SUPPLIED INFORMATION:
/---
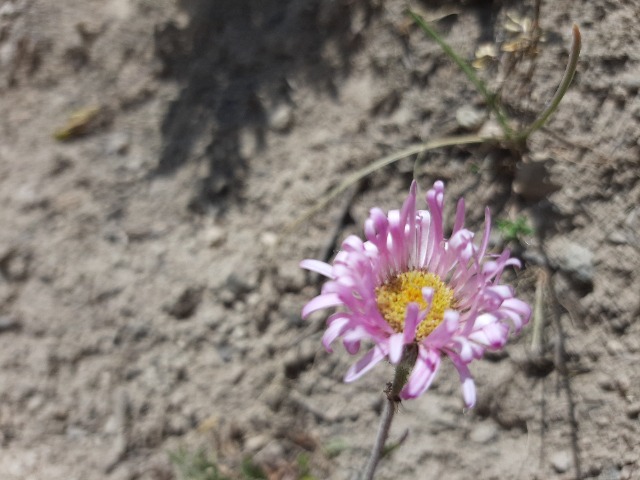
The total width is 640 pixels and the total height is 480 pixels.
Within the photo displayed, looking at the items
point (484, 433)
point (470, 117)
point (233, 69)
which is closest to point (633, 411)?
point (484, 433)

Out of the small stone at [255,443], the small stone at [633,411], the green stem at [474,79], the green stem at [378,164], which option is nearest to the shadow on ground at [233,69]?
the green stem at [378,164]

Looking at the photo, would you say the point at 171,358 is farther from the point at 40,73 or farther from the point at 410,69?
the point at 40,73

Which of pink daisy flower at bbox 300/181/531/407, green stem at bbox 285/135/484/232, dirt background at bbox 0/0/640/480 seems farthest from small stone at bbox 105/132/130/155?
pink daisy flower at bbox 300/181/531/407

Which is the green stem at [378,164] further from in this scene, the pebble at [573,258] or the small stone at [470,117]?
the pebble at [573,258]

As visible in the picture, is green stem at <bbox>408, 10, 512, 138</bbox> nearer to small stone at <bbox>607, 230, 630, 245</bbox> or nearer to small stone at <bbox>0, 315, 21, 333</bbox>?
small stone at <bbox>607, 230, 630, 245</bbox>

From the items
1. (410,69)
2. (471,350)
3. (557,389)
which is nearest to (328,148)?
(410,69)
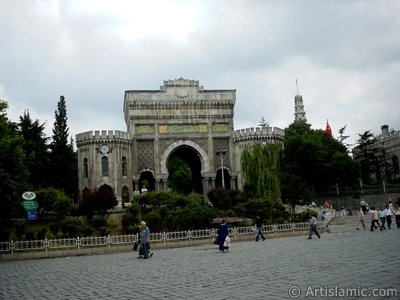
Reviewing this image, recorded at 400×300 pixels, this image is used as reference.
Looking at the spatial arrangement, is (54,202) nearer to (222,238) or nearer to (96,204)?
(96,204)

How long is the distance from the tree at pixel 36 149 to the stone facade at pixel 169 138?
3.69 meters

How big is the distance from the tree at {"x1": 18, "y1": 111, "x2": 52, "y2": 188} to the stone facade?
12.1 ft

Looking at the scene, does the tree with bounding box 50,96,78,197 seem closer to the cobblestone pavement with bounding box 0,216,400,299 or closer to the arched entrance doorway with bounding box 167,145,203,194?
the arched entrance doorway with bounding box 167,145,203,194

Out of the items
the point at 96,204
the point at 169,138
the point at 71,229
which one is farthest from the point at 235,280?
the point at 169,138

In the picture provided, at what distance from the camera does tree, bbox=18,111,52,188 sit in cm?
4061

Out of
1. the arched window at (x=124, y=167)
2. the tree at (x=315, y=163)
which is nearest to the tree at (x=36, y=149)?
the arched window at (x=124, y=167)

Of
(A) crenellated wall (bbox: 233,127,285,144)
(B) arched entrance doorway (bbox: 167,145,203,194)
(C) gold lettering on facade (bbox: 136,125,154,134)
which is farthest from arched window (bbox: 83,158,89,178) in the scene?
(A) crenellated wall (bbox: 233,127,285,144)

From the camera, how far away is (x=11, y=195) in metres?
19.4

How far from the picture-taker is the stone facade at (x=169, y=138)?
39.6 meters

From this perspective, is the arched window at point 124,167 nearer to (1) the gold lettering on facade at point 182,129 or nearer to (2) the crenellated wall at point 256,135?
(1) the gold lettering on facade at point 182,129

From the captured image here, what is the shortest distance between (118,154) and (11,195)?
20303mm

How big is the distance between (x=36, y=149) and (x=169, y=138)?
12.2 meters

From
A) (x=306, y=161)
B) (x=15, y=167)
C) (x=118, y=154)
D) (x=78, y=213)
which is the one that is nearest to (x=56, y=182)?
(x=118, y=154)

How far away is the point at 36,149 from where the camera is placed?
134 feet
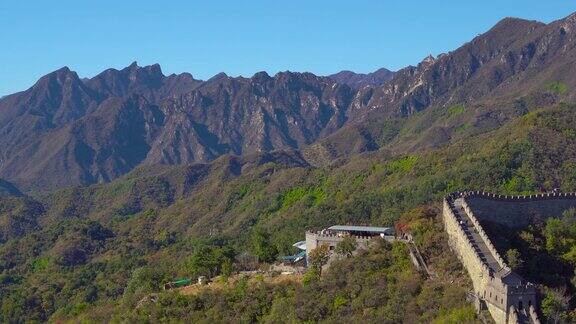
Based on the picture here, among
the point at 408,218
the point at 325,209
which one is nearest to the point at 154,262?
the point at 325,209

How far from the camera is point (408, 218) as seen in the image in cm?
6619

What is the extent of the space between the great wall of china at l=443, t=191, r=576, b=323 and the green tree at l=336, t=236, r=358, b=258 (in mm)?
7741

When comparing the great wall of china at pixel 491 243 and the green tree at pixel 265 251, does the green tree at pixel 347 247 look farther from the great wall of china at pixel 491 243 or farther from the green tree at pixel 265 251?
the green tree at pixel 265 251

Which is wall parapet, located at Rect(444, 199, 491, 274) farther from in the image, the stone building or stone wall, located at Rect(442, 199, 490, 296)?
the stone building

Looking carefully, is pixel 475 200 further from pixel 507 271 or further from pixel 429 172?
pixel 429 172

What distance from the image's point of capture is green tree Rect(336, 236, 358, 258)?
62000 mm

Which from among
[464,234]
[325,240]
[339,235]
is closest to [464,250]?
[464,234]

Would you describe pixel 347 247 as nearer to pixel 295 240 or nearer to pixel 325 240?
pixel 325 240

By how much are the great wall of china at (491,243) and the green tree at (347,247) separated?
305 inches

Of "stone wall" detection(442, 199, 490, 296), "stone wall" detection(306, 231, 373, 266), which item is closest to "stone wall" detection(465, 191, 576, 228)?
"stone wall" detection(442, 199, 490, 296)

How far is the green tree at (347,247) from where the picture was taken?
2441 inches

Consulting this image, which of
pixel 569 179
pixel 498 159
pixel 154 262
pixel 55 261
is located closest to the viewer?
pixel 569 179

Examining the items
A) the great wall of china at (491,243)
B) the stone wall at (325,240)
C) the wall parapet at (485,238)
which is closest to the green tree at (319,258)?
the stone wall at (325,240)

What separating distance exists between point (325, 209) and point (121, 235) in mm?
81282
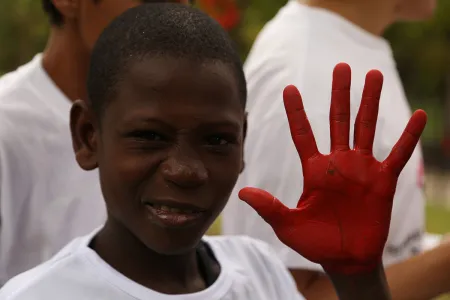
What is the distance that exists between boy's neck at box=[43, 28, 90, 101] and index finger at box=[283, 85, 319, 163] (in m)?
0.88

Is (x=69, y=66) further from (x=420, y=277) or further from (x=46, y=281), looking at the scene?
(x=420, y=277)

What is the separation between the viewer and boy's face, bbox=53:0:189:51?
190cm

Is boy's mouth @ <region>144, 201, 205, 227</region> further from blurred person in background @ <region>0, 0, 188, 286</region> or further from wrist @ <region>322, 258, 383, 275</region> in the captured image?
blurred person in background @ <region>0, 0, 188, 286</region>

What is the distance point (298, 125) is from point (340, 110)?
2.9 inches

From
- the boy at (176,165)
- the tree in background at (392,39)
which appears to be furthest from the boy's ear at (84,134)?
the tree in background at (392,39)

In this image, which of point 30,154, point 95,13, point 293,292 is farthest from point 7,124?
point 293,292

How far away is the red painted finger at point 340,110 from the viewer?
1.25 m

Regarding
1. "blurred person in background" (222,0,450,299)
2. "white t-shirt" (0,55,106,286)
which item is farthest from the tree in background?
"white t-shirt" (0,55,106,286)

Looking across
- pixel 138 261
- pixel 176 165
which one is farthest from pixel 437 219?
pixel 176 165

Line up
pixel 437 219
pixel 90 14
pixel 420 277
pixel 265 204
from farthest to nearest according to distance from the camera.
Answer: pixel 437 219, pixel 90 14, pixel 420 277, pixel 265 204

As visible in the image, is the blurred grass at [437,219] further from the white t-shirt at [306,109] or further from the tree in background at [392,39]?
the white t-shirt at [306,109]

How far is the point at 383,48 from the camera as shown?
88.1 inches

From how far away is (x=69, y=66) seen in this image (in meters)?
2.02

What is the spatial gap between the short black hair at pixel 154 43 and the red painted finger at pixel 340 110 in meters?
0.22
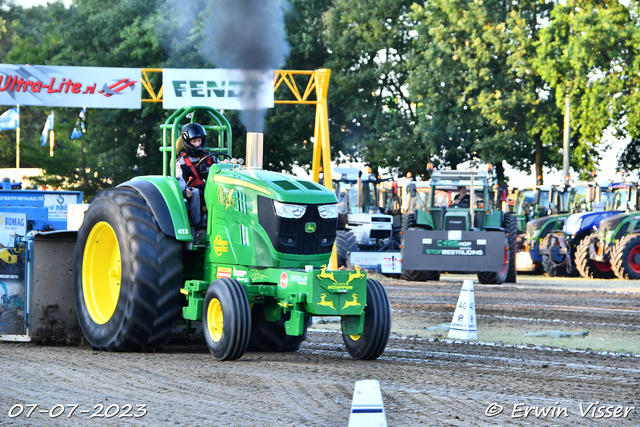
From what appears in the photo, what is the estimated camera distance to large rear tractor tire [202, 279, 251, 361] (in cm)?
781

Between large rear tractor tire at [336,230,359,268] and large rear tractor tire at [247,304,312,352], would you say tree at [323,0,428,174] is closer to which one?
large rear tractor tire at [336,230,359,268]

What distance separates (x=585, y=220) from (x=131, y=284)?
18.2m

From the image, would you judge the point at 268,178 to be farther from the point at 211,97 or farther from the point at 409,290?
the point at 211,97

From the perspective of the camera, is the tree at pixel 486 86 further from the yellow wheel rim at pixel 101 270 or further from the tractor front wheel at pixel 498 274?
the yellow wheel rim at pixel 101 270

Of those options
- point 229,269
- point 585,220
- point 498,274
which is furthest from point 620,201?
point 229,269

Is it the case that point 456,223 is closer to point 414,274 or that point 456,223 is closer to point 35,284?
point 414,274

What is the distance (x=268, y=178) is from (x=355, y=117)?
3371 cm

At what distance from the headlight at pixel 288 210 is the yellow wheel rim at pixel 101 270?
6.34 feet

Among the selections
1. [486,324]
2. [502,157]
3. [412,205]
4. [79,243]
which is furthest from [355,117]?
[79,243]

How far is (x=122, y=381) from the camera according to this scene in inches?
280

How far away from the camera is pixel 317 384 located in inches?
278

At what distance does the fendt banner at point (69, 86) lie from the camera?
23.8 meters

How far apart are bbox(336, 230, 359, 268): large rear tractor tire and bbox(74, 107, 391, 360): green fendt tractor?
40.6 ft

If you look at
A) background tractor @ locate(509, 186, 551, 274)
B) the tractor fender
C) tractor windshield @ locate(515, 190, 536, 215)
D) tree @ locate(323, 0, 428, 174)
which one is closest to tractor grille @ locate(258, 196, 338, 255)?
\---
TASK BRIEF:
Rewrite the stretch from the line containing "How far is (x=122, y=381)" through the end of the entries, requests included, shifting every distance figure in the answers up by 122.

THE COMPLETED TASK:
How far is (x=122, y=381) from the camera according to this scene in inches?
402

How far away from the camera is pixel 317 384 located in inches?
400

At what distance does the fendt banner at point (69, 86) lie from the camera?
145.8 meters

How far apart are bbox(336, 230, 359, 268): large rear tractor tire and bbox(74, 107, 391, 360): green fendt tractor?
162.6 ft

If you look at
A) background tractor @ locate(509, 186, 551, 274)
B) the tractor fender
C) tractor windshield @ locate(515, 190, 536, 215)
D) tree @ locate(323, 0, 428, 174)
which one is closest to tractor grille @ locate(258, 196, 338, 255)?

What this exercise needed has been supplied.